We've been using Bondo for years. The Bondo brand stuff you get most everywhere is a really poor product. If you look in the ingredients list, the cheap fillers are polyester and talc. The better products mostly use glass microspheres in place of talc. This is what makes it hard and easy to sand at the same time.

The best source I have found is a chain of auto supply stores called NAPA. I don't know if it's national but it is all over the Northeast. The product is called MicroLight (space age lightweight bodyfiller). It used to have an astronaut on the can. I pay about $12 for a gallon. Creamy and spreads to a feather edge. If you have your heart set on white Bondo, go to your nearest marine store and pick up some Formula 27. The trick is it comes with white catalyst.



I use wax fill sticks. Sometimes I have to melt them together to get the color dead on. Usually that's it, other than a light buffing with a white scotch brite and from time to time I'll aerosol on a clear coat to help match the sheen.

Mohawk makes some nice sets, as does J.E. Moser, and now Fastcap has put out a pretty neat set that is not really sticks but more like big, half cylinder shaped chunks of wax color fill. Real quick to do and not messy. Almost everything I install is pre-finished in some form or another, and I've found this is my preferred method.

** INPUT DATA **
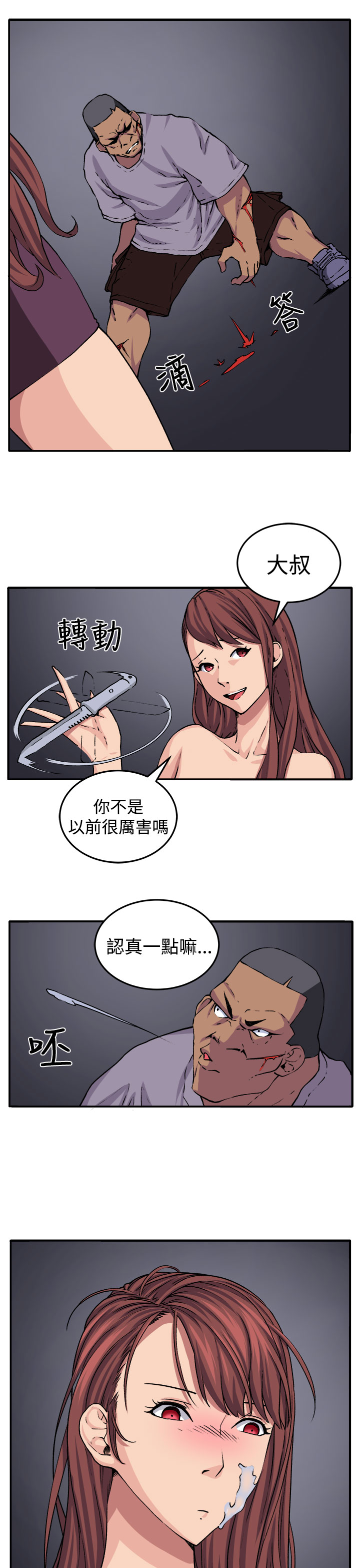 trap 圈套 Ch.14~21 [Chinese]中文 - Page 145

** TASK DESCRIPTION **
Copy the post about fillers and wax sticks word for word, from "We've been using" up to and including "the same time.".

** ANSWER FOR THIS EXERCISE **
We've been using Bondo for years. The Bondo brand stuff you get most everywhere is a really poor product. If you look in the ingredients list, the cheap fillers are polyester and talc. The better products mostly use glass microspheres in place of talc. This is what makes it hard and easy to sand at the same time.